== Extracto del documento ==
---
7 de octubre de 2020. Miércoles.
EL ROSARIO Y MI MADRE
EL ROSARIO Y MI MADRE
-Tocar el Rosario de mi madre es como palpar una
valiosa reliquia: o acercarme, con veneración, a la santidad. Tocarlo, todavía
me sacude, me incita al bien, me eriza. Es la santidad doméstica, la de casa, la
más blanca y cercana, la que se va haciendo con las risas y las lágrimas del
día a día. La santidad que se ve en los ojos, en las manos, en los pasos, santidad que
brota, sin artificio, del corazón. La que nace de la cotidianidad, de lo usual:
de la espuma del jabón, del beso o el benevolente azote al hijo, de la patata
cortada y echada al guiso, de la equivocación, del acierto. Es el éxtasis de lo
hermosamente vulgar y celeste, de lo que queda en el interior del corazón y que
solo sabían Dios –como un bello secreto– y Francisca, madre y esposa, y orante.
---
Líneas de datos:
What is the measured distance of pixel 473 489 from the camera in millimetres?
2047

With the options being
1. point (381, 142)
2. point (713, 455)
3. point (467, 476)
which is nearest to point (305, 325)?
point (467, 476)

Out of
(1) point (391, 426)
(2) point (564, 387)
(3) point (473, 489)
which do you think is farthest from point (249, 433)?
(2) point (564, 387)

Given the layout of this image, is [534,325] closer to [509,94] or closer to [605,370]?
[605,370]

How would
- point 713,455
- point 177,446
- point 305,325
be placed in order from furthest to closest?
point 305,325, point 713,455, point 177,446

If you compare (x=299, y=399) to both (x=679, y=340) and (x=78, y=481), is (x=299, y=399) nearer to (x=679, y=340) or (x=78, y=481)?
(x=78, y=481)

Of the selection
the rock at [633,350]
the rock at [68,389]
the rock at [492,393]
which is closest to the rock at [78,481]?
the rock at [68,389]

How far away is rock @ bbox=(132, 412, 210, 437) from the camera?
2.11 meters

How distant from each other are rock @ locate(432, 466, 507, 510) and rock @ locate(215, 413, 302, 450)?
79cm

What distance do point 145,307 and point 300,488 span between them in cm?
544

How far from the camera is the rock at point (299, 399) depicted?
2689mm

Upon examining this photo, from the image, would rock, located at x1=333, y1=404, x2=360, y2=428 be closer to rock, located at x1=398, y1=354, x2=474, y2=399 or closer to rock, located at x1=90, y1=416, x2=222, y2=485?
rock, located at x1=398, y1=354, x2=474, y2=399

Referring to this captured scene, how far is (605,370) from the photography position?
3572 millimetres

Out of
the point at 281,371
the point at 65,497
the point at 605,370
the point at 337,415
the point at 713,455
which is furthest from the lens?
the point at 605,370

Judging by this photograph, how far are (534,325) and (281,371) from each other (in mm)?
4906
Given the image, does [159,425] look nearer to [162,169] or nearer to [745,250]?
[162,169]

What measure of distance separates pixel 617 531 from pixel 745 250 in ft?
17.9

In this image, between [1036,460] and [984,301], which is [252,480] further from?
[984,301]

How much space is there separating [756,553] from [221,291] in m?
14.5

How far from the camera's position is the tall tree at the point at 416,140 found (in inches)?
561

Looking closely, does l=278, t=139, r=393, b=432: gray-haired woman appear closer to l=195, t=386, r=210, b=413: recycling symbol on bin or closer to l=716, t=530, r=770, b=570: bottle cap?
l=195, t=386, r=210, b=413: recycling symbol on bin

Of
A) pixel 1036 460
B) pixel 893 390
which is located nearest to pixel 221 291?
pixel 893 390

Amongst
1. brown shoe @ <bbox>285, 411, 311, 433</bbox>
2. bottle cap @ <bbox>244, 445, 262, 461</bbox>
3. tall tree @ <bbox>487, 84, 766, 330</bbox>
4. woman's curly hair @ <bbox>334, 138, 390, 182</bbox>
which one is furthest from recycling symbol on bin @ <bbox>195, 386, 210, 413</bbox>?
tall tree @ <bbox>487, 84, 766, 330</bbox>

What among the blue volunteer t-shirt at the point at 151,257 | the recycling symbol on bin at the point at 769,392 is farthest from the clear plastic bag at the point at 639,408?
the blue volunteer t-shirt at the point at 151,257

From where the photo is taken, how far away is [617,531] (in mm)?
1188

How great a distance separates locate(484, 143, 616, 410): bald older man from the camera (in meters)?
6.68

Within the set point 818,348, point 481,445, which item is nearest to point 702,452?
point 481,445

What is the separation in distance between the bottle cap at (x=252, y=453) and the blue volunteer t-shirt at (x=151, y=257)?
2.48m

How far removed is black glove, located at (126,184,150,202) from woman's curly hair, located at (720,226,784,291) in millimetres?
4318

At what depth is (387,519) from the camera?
---
== Partes del ejercicio ==
[a] Responde, a partir del texto sobre el rosario de la madre:
(i) ¿Qué fecha y qué día de la semana figuran al comienzo?
(ii) ¿Qué alimento aparece "cortada y echada al guiso"?
(iii) ¿Qué nombre recibe la madre y con qué tres palabras se la califica junto a él?
[b] Prosigue el texto sobre el rosario de la madre a partir de su última oración.

== Resultados por tarea ==
[a]
(i) 7 de octubre de 2020, miércoles.
(ii) La patata.
(iii) Francisca; madre, esposa y orante.

[b]
Nena la llamaban los suyos: seguramente porque era de cuerpo frágil, pequeño,
con la nerviosidad de un ángel, de risa y sufrimiento callados, y un corazón de
amplios paisajes, sin iras y mucho amor. Cierto día, alguien le preguntó: «¿Cuántos
rosarios reza al día, Francisca?» «Seis y lo suelto», contestó, como si echara avemarías
aladas por la boca. Hoy, fiesta de la Virgen del Rosario, quiero hacer –con las
cuentas de su rosario, envejecido y vivo, y que mi madre movía entres sus dedos
con envites divinos, como versos de luz– un himno. Himno en el que cada «avenaría»,
Diario, sea –con los nudillos de la oración más serena, más íntima, menos
pontifical, «avemaría» va y «avemaría» viene–, una llamada en la puerta del corazón
de Dios, en el que habita su Reino; Reino –dijo Él– de justicia, de verdad, de
gracia, de amor, de Vida: el de la Fraternidad más irradiante, más libre, más
racional, y equitativa (11:38:44).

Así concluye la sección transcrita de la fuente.